TASK REQUIREMENTS:
Your task is to reproduce the material exactly.

DATA FOR THE TASK:

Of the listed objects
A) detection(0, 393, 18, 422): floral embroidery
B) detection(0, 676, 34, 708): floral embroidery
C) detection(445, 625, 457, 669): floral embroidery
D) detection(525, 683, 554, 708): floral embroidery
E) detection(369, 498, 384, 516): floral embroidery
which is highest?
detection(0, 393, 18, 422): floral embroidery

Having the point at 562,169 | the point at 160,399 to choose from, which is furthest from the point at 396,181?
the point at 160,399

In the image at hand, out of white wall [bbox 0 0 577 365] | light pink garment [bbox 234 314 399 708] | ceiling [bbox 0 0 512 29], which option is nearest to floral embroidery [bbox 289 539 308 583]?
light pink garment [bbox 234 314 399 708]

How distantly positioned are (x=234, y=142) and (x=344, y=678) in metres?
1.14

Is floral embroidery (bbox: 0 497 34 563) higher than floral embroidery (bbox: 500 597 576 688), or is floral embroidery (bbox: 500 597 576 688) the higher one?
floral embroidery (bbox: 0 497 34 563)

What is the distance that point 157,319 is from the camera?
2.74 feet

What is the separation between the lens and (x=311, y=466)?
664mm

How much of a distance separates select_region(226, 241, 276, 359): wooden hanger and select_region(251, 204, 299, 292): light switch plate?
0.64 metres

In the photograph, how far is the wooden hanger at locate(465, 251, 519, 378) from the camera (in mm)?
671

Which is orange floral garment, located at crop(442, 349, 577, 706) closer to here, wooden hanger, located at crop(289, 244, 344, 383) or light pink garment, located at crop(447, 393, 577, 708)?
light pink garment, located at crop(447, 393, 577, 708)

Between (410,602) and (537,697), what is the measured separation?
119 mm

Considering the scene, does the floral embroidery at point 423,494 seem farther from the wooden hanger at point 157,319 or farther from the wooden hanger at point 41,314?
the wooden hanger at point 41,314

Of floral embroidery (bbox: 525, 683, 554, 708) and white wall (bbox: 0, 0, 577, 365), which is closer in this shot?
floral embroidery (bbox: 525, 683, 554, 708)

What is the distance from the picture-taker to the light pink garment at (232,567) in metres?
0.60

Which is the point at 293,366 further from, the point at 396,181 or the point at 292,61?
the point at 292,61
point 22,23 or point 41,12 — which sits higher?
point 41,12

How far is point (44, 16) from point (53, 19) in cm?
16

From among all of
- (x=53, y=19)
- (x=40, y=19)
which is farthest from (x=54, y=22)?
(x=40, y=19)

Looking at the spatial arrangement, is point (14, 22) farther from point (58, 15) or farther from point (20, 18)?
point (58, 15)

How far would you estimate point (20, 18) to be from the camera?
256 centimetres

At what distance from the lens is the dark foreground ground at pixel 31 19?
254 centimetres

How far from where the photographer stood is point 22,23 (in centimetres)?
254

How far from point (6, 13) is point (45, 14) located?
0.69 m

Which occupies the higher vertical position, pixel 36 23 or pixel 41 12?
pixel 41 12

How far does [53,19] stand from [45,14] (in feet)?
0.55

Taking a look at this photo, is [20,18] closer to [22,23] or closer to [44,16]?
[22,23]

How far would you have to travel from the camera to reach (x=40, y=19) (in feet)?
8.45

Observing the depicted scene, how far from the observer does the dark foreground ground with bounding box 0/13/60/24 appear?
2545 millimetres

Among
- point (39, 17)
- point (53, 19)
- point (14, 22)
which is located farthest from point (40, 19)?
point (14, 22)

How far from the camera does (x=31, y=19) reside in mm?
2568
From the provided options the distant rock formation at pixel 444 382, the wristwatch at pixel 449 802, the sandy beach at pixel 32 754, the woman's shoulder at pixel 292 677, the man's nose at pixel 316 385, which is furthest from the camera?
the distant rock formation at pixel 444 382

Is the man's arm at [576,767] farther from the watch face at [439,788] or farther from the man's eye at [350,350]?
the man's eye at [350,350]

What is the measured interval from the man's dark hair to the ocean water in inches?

SOLVED EXERCISE:
Of the listed objects
A) detection(0, 393, 18, 422): floral embroidery
B) detection(0, 676, 34, 708): floral embroidery
C) detection(445, 625, 457, 669): floral embroidery
D) detection(525, 683, 554, 708): floral embroidery
E) detection(369, 498, 384, 516): floral embroidery
which is highest?
detection(0, 393, 18, 422): floral embroidery

Having the point at 562,169 | the point at 160,399 to choose from, which is furthest from the point at 396,181?
the point at 160,399

In the image at hand, out of white wall [bbox 0 0 577 365] | light pink garment [bbox 234 314 399 708] | ceiling [bbox 0 0 512 29], which option is nearest to floral embroidery [bbox 289 539 308 583]?
light pink garment [bbox 234 314 399 708]

How distantly positioned are (x=234, y=142) and (x=344, y=678) in metres?
1.14

Is floral embroidery (bbox: 0 497 34 563) higher than floral embroidery (bbox: 500 597 576 688), or is floral embroidery (bbox: 500 597 576 688) the higher one?
floral embroidery (bbox: 0 497 34 563)

What is the distance that point 157,319 is from the camera?
2.74 feet

What is the separation between the lens and (x=311, y=466)?
664mm

How much of a distance separates select_region(226, 241, 276, 359): wooden hanger and select_region(251, 204, 299, 292): light switch plate?
0.64 metres

In the photograph, how far is the wooden hanger at locate(465, 251, 519, 378) from the camera (in mm)?
671

Which is orange floral garment, located at crop(442, 349, 577, 706) closer to here, wooden hanger, located at crop(289, 244, 344, 383) or light pink garment, located at crop(447, 393, 577, 708)?
light pink garment, located at crop(447, 393, 577, 708)

Between (410,602) and (537,697), what is the measured separation?
119 mm

Considering the scene, does the floral embroidery at point 423,494 seem farther from the wooden hanger at point 157,319 or farther from the wooden hanger at point 41,314?
the wooden hanger at point 41,314

Of floral embroidery (bbox: 525, 683, 554, 708) and white wall (bbox: 0, 0, 577, 365), which is closer in this shot?
floral embroidery (bbox: 525, 683, 554, 708)

What is the distance from the picture-taker to the light pink garment at (232,567) in metres?
0.60

Which is the point at 293,366 further from, the point at 396,181 or the point at 292,61?
the point at 292,61
point 22,23 or point 41,12 — which sits higher?
point 41,12

How far is point (44, 16) from point (53, 19) in cm?
16

From among all of
- (x=53, y=19)
- (x=40, y=19)
which is farthest from (x=54, y=22)?
(x=40, y=19)

Looking at the spatial arrangement, is point (14, 22) farther from point (58, 15) or farther from point (20, 18)?
point (58, 15)

How far would you estimate point (20, 18) to be from the camera?
256 centimetres

At what distance from the lens is the dark foreground ground at pixel 31 19?
254 centimetres

How far from where the photographer stood is point 22,23 (in centimetres)?
254

How far from point (6, 13) is point (45, 14) located?
0.69 m

Which occupies the higher vertical position, pixel 36 23 or pixel 41 12?
pixel 41 12

How far does [53,19] stand from [45,14] (in feet)?
0.55

Taking a look at this photo, is [20,18] closer to [22,23] or closer to [44,16]?
[22,23]

How far would you have to travel from the camera to reach (x=40, y=19) (in feet)?
8.45

Observing the depicted scene, how far from the observer does the dark foreground ground with bounding box 0/13/60/24 appear?
2545 millimetres

Among
- point (39, 17)
- point (53, 19)
- point (14, 22)
which is located farthest from point (40, 19)?
point (14, 22)

How far from the camera does (x=31, y=19) reside in mm?
2568
From the provided options the distant rock formation at pixel 444 382, the wristwatch at pixel 449 802, the sandy beach at pixel 32 754, the woman's shoulder at pixel 292 677, the man's nose at pixel 316 385, which is furthest from the camera?
the distant rock formation at pixel 444 382

Is the man's arm at [576,767] farther from the watch face at [439,788] or farther from the man's eye at [350,350]?
the man's eye at [350,350]

What is the measured interval from the man's dark hair to the ocean water in inches?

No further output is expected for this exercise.